Apple Inc. (NASDAQ:AAPL) just like other international companies, has found itself in trouble with officials in China after allegations emerged that iPhone Tracking feature could be used for spying. Apple has also been accused in the past of offering substandard services in China compared to other markets as well as short-term product warranties.
“CCTV once again criticizing Apple, saying that its consumer warranties were not comparable with those available in other markets, and there were complaints, which focused on the fact that Apple repaired broken iPhones instead of replacing them” said Rosalind Chin in a report on Bloomberg Business.

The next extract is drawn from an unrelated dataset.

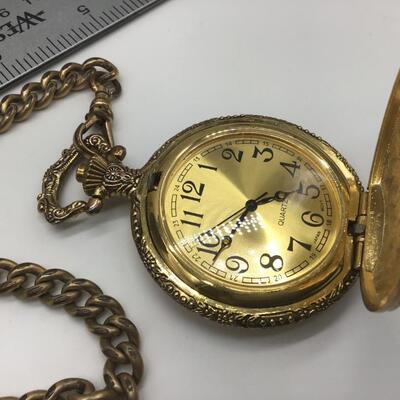 Grandpa Pocket watch with Chain Tested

U.S. technology companies continue to attract immense scrutiny in China amid increasing tensions over cyberspying at the back of five Chinese military being indicted over hacking allegations in the U.S.. Apple Inc. (NASDAQ:AAPL) has already said in a statement posted in its Chinese website that the tracking feature in iPhone’s is password-protected thus no information can be retrieved without users consent. The giant phone maker has also emphasized it has never worked with any government agencies to infringe its customer’s privacy rights.

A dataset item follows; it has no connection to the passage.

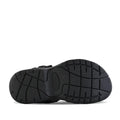 Clarks Kids Theo Black School Sandal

Apple Inc. (NASDAQ:AAPL) looks to have done away with its old operations strategy opting to offer a full replacement for broken iPhones instead of repairing them. The company is also offering a one-year warranty for its Chinese customers in line with other markets around the globe.
Apple Inc. (NASDAQ:AAPL) has also been accused in the past of offering poor customer services, allegations that have seen the company’s CEO, Tim Cook, offer an apology while reiterating focus on providing quality services to its customers.
“Apple was also accused by People’s Daily for poor customer service, so Apple has since changed its policy to offer full replacement for broken iPhones,” said Chin.
Apple Inc. (NASDAQ:AAPL) is not the only company that finds itself in hot water with Chinese regulators over consumer related issues. Microsoft Corporation (NASDAQ:MSFT) has already seen Windows 8-operating system removed from key government departments on allegations that the OS could be hacked into, for spying purposes. CCTV every year airs a program that highlights various consumer issues not only targeting international companies but also local companies.